++++ Source passage

Nietzsche e as ciências (Nietzsche and the Sciences) is a product of the Sixth International Philosophy Symposium, “Thus Spoke Nietzsche,” which took place at the Federal University of the State of Rio de Janeiro (UNIRIO) in 2009. Divided into two parts and composed of twenty-seven chapters, the book has the main virtue of conferring scientific credibility on Nietzsche, reinforcing the current campaign in Nietzsche-Forschung against the caricature of him as a dilettante and inconsequential thinker. In this respect, Nietzsche e as ciências is comparable to another collection with a similar objective, the renowned Nietzsche and Science, edited by Thomas Brobjer and Gregory Moore (Ashgate, 2004). However, unlike its English counterpart, Nietzsche e as ciências portrays Nietzsche as a philosopher related more to Geisteswissenschaften than to Naturwissenschaften, and this is both the book’s strength and its weakness. For it fills a gap left by Brobjer and Moore’s volume, which in giving priority to the relationship between Nietzsche and the natural sciences neglected his involvement with the humanities. Unfortunately, however, Nietzsche e as ciências is equally unbalanced in the opposite direction, since it does not give so much emphasis to the relationship between Nietzsche and the natural sciences.

++++++++

## Given problem 1
According to the book review, at which university was the symposium behind Nietzsche e as ciências held?
## Given problem 2
Convert the records, from their first line through the line containing "431,102,493,142", into a Markdown table with a Row column numbering each line and a Line column holding it. Omit blank lines.

++++ Source material

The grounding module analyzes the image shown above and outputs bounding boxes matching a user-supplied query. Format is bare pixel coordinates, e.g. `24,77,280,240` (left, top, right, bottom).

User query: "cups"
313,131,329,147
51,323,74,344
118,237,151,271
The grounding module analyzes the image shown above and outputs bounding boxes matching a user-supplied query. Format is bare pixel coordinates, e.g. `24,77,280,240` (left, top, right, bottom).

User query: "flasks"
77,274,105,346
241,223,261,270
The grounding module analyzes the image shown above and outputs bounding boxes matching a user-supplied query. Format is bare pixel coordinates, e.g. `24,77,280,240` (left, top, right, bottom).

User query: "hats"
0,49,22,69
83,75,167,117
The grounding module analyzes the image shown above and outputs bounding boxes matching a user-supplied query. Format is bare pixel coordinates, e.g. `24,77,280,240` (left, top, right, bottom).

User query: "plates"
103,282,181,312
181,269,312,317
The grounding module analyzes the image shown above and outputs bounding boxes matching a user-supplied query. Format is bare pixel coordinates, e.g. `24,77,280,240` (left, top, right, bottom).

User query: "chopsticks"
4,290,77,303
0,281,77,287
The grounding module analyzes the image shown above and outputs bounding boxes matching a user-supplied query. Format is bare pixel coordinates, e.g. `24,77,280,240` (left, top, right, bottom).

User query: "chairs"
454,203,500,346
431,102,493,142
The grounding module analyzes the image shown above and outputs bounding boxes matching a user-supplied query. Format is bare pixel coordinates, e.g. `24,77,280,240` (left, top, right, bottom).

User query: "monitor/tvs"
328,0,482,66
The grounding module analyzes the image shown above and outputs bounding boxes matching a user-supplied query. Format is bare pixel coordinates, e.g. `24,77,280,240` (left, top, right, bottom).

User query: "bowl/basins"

++++++++

## Expected answer 1
The Federal University of the State of Rio de Janeiro (UNIRIO).

## Expected answer 2
| Row | Line |
|---|---|
| 1 | The grounding module analyzes the image shown above and outputs bounding boxes matching a user-supplied query. Format is bare pixel coordinates, e.g. `24,77,280,240` (left, top, right, bottom). |
| 2 | User query: "cups" |
| 3 | 313,131,329,147 |
| 4 | 51,323,74,344 |
| 5 | 118,237,151,271 |
| 6 | The grounding module analyzes the image shown above and outputs bounding boxes matching a user-supplied query. Format is bare pixel coordinates, e.g. `24,77,280,240` (left, top, right, bottom). |
| 7 | User query: "flasks" |
| 8 | 77,274,105,346 |
| 9 | 241,223,261,270 |
| 10 | The grounding module analyzes the image shown above and outputs bounding boxes matching a user-supplied query. Format is bare pixel coordinates, e.g. `24,77,280,240` (left, top, right, bottom). |
| 11 | User query: "hats" |
| 12 | 0,49,22,69 |
| 13 | 83,75,167,117 |
| 14 | The grounding module analyzes the image shown above and outputs bounding boxes matching a user-supplied query. Format is bare pixel coordinates, e.g. `24,77,280,240` (left, top, right, bottom). |
| 15 | User query: "plates" |
| 16 | 103,282,181,312 |
| 17 | 181,269,312,317 |
| 18 | The grounding module analyzes the image shown above and outputs bounding boxes matching a user-supplied query. Format is bare pixel coordinates, e.g. `24,77,280,240` (left, top, right, bottom). |
| 19 | User query: "chopsticks" |
| 20 | 4,290,77,303 |
| 21 | 0,281,77,287 |
| 22 | The grounding module analyzes the image shown above and outputs bounding boxes matching a user-supplied query. Format is bare pixel coordinates, e.g. `24,77,280,240` (left, top, right, bottom). |
| 23 | User query: "chairs" |
| 24 | 454,203,500,346 |
| 25 | 431,102,493,142 |